HMM with Example#

Consider the latent state space model:

\[\begin{align*} \theta &\sim \mathcal{N}(m, P) \\ x \mid \theta &\sim \mathcal{N}\bigl(C\,\theta,\; Q\bigr) \\ y \mid x &\sim \mathcal{N}\bigl(A\,x,\; R\bigr) \end{align*}\]

Where \(y\) is observed data, \(x\) is latent, and we wish to infer on \(\theta\)

We first compute the likelihood of y, given by

\[ p(y\mid \theta) \;=\;\int p(y\mid x)\,p(x\mid \theta)\,dx. \]
\[ = \int \mathcal{N}\bigl(y; A\,x,\;R\bigr) \mathcal{N}\bigl(x; C\,\theta,\;Q\bigr) dx \]
\[ = \mathcal{N}\!\Bigl( y;\;A\,C\,\theta,\;A\,Q\,A^\top + R \Bigr) \]

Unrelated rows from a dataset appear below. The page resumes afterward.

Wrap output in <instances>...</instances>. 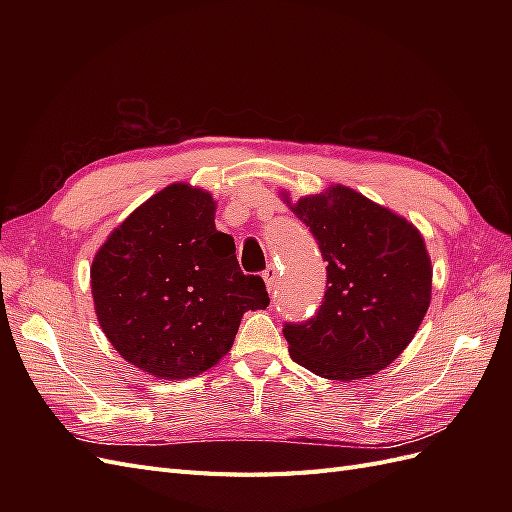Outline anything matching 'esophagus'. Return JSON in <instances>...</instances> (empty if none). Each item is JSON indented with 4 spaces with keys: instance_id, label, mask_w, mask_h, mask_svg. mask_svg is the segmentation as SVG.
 <instances>
[{
    "instance_id": "esophagus-1",
    "label": "esophagus",
    "mask_w": 512,
    "mask_h": 512,
    "mask_svg": "<svg viewBox=\"0 0 512 512\" xmlns=\"http://www.w3.org/2000/svg\"><path fill=\"white\" fill-rule=\"evenodd\" d=\"M262 280H265L267 290L273 292V290H275V284H277V271H275L273 267H267L265 271H262Z\"/></svg>"
}]
</instances>
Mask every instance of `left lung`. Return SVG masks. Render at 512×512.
Returning <instances> with one entry per match:
<instances>
[{"label": "left lung", "mask_w": 512, "mask_h": 512, "mask_svg": "<svg viewBox=\"0 0 512 512\" xmlns=\"http://www.w3.org/2000/svg\"><path fill=\"white\" fill-rule=\"evenodd\" d=\"M284 203L309 226L327 265L314 318L286 324L288 352L312 374L352 382L389 367L431 301V258L418 228L346 185Z\"/></svg>", "instance_id": "left-lung-1"}]
</instances>
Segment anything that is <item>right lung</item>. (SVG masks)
<instances>
[{"label": "right lung", "instance_id": "add662e5", "mask_svg": "<svg viewBox=\"0 0 512 512\" xmlns=\"http://www.w3.org/2000/svg\"><path fill=\"white\" fill-rule=\"evenodd\" d=\"M207 190L170 183L106 237L91 262V297L113 348L160 380L218 365L247 309H265L258 275H243L235 239L215 230Z\"/></svg>", "mask_w": 512, "mask_h": 512}]
</instances>
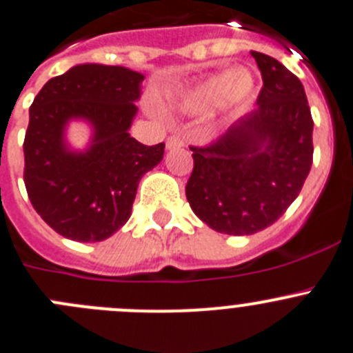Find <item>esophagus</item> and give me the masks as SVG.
<instances>
[{"instance_id":"34e87169","label":"esophagus","mask_w":353,"mask_h":353,"mask_svg":"<svg viewBox=\"0 0 353 353\" xmlns=\"http://www.w3.org/2000/svg\"><path fill=\"white\" fill-rule=\"evenodd\" d=\"M184 145V142H183V139L179 137V135H172V137H169L167 139V149H179V148H183Z\"/></svg>"}]
</instances>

Now we construct the posterior

\[ p(\theta\mid y) \propto p(\theta) \; p(y\mid \theta) \]
\[ \propto \mathcal{N}\bigl(\theta; m \; P ) \; \mathcal{N}\!\Bigl( y;\;A\,C\,\theta,\;A\,Q\,A^\top + R \Bigr) \]

Using established result, we know

\[ p(\theta\mid y) = \mathcal{N}(y; M, \Sigma) \]

Where the posterior covariance is given by

\[ \Sigma \;=\; P - P (AC)^\top \Bigl( A\,Q\,A^\top + R + (AC) P (AC) ^\top \Bigr)^{-1} (AC) P \]

Or equivalently in a more elegant form

\[ \Sigma \;=\; \bigl[P^{-1} + C^\top A^\top (A\,Q\,A^\top + R)^{-1} A\,C\bigr]^{-1}. \]

And the posterior mean \(M\) is given by

\[ M = m + P (AC)^\top \Bigl( A\,Q\,A^\top + R + (AC) P (AC) ^\top \Bigr)^{-1} (y - ACm) \]

or more elegantly

\[ M = \Sigma\bigl[P^{-1}m + C^\top A^\top (A\,Q\,A^\top + R)^{-1}y\bigr] \]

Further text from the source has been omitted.